12. Sanctions pour base légale invalide
L’article 83(5)(a) RGPD rend le défaut d’identification d’une base légale valide passible d’amendes jusqu’à 20 millions d’euros ou 4 % du chiffre d’affaires annuel mondial.
Cas notables :
- Meta Platforms Ireland (DPC, janvier 2023) : 390M€ pour base légale invalide sur la publicité comportementale
- Google LLC (CNIL, 2019) : 50M€ pour consentement inadéquat sur la publicité personnalisée
- TIM SpA (Garante, 2020) : 27,8M€ pour traitement illicite de données marketing sans base valide
Pour l’outillage qui automatise la documentation de la base légale dans votre registre, voir Legiscope.
Conclusion
L’article 6 RGPD paraît court — six points — mais c’est le fondement de toute autre obligation de conformité. Choisissez la bonne base, documentez pourquoi, communiquez-la avec transparence, et restez-y. La plupart des grosses amendes RGPD remontent soit à un consentement invalide (base a) soit à des prétentions d’intérêt légitime non étayées (base f).
FAQ
Quelles sont les six bases légales au titre de l’article 6 RGPD ?

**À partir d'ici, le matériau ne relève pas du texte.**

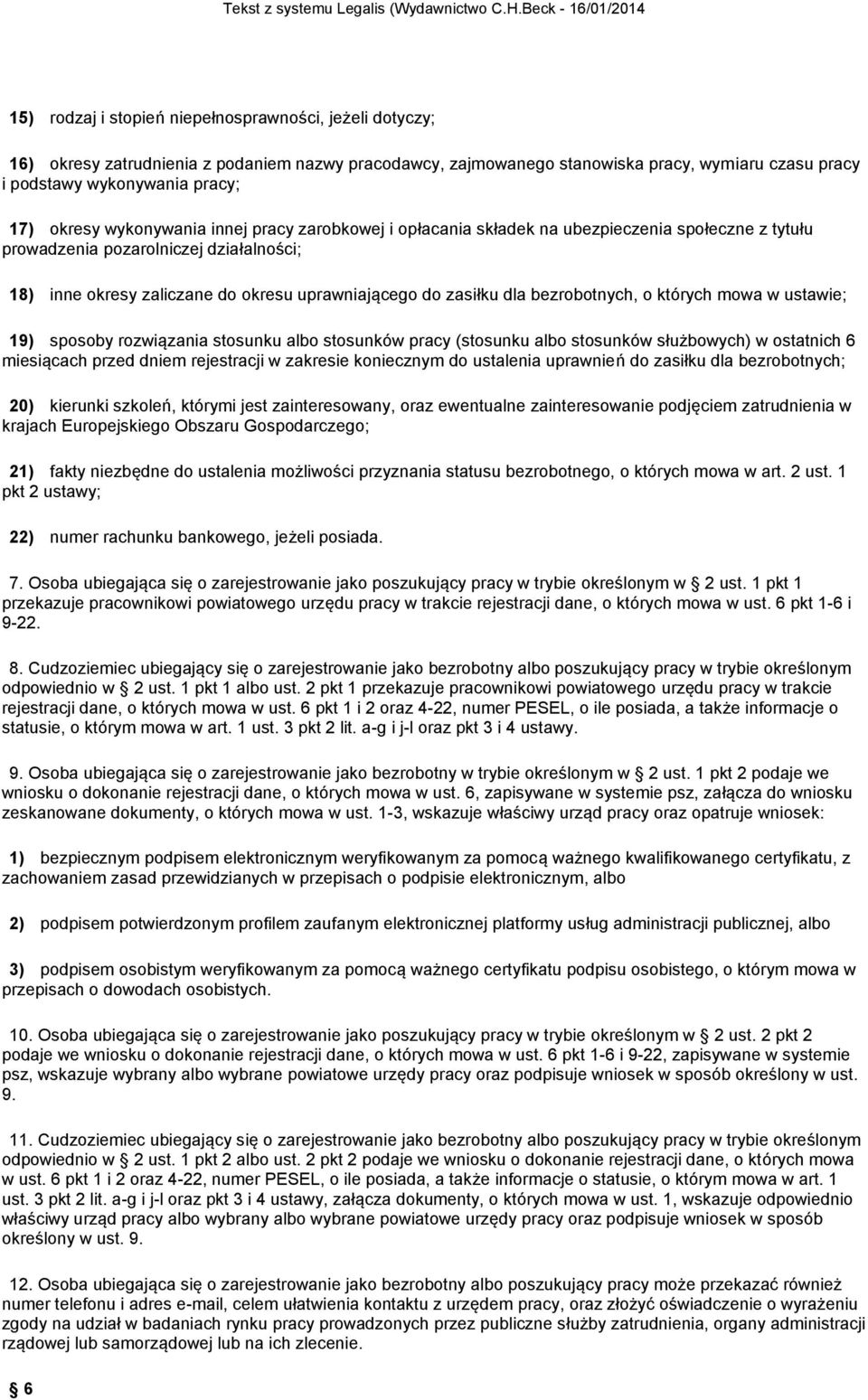 dla bezrobotnych, o których mowa w ustawie; 19) sposoby rozwiązania stosunku albo stosunków pracy (stosunku albo stosunków służbowych) w ostatnich 6 miesiącach przed dniem rejestracji w zakresie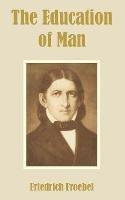 The Education of Man - Friedrich Froebel - cover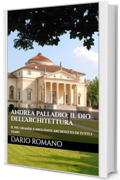 Andrea Palladio: il dio dell'architettura: Il pi&ugrave; grande e influente architetto di tutti i tempi (L'arte del Rinascimento)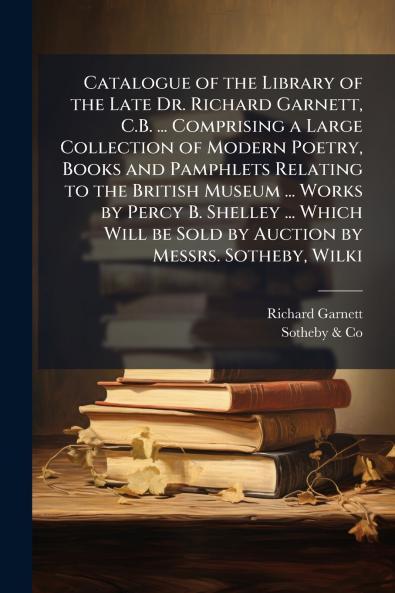 Catalogue of the Library of the Late Dr. Richard Garnett C.B. ... Comprising a Large Collection of Modern Poetry Books and Pamphlets Relating to the British Museum ... Works by Percy B. Shelley ... Which Will be Sold by Auction by Messrs. Sotheby Wilki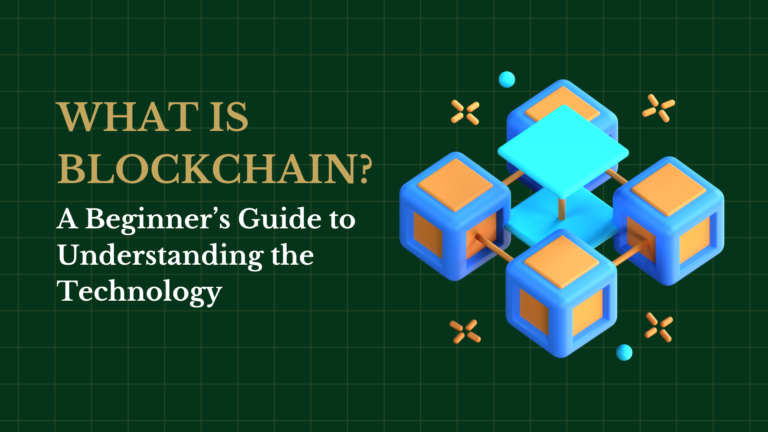 What is Blockchain? A Beginner’s Guide to Understanding the Technology
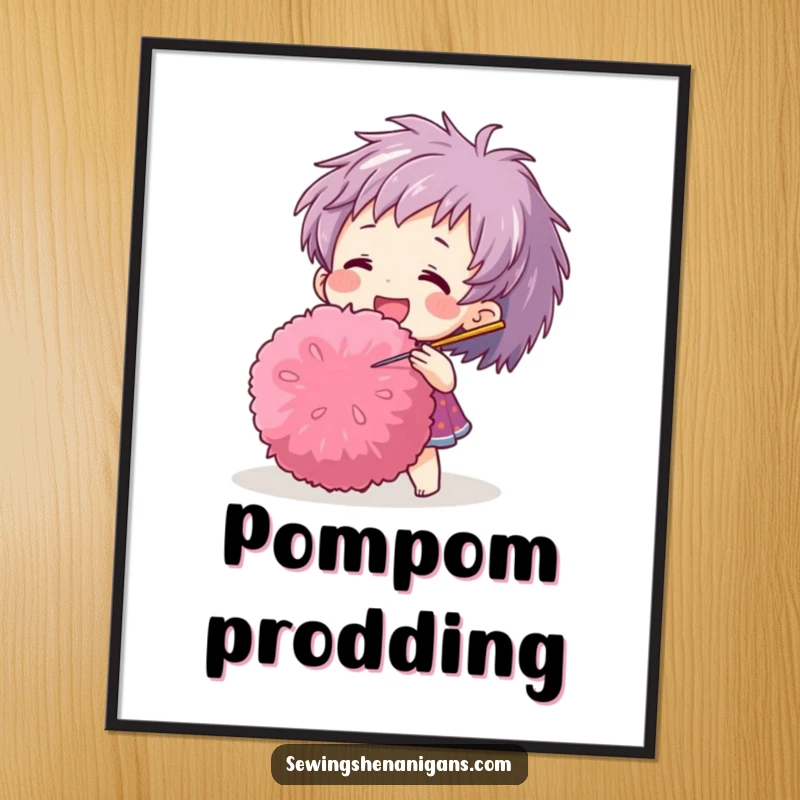 Funny digital art print of a happy character playfully poking a giant pom-pom with a needle, ready for easy printing.
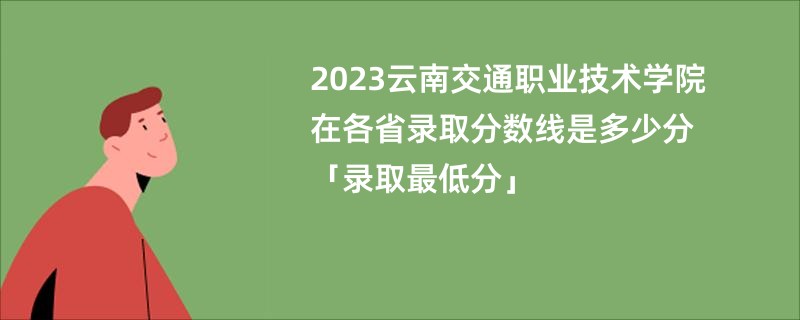 2023云南交通职业技术学院在各省录取分数线是多少分「录取最低分」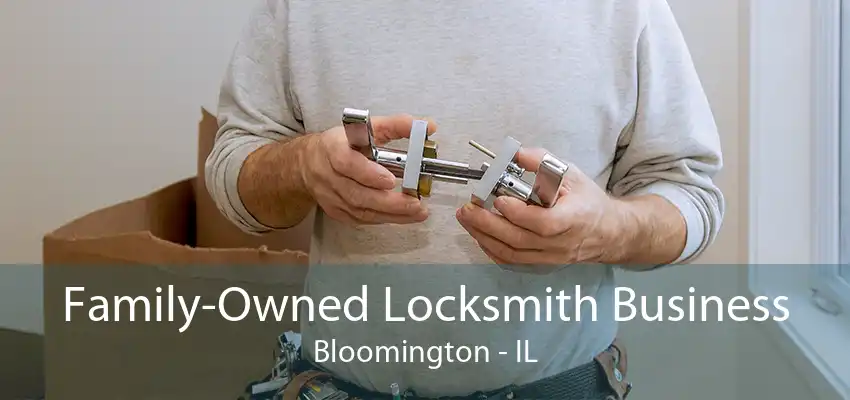 Family-Owned Locksmith Business Bloomington - IL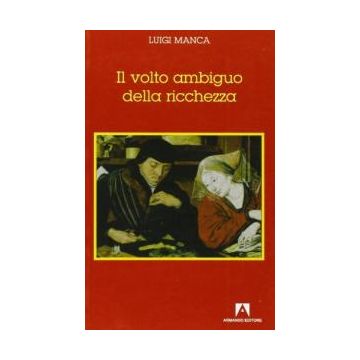 Il volto ambiguo della ricchezza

(a) Consentement, (b) Exécution d’un contrat, © Obligation légale, (d) Intérêts vitaux, (e) Mission de service public, (f) Intérêts légitimes. Au moins une doit s’appliquer pour qu’un traitement de données personnelles soit licite.
Puis-je m’appuyer sur plusieurs bases légales simultanément ?
Non. Chaque activité de traitement devrait reposer sur une base légale. Lister plusieurs bases dans la politique de confidentialité « au cas où » est considéré comme trompeur par l’EDPB.
Le consentement est-il toujours le choix le plus sûr ?
Non — et souvent le plus risqué. Le consentement doit être libre (exclut les contextes d’emploi), spécifique, éclairé, univoque et retirable. S’il est retiré, le traitement doit cesser et les données être supprimées.
Ai-je besoin d’une analyse d’intérêt légitime (LIA) ?
Si vous invoquez l’article 6(1)(f), oui. Le test en trois parties (finalité, nécessité, mise en balance) doit être documenté avant le début du traitement.
Quelle est la différence entre les articles 6 et 9 RGPD ?
L’article 6 couvre la base légale pour tout traitement de données personnelles. L’article 9 ajoute une deuxième condition pour le traitement des catégories particulières de données (santé, biométrie, religion, etc.). Les deux doivent être satisfaits pour traiter les catégories particulières.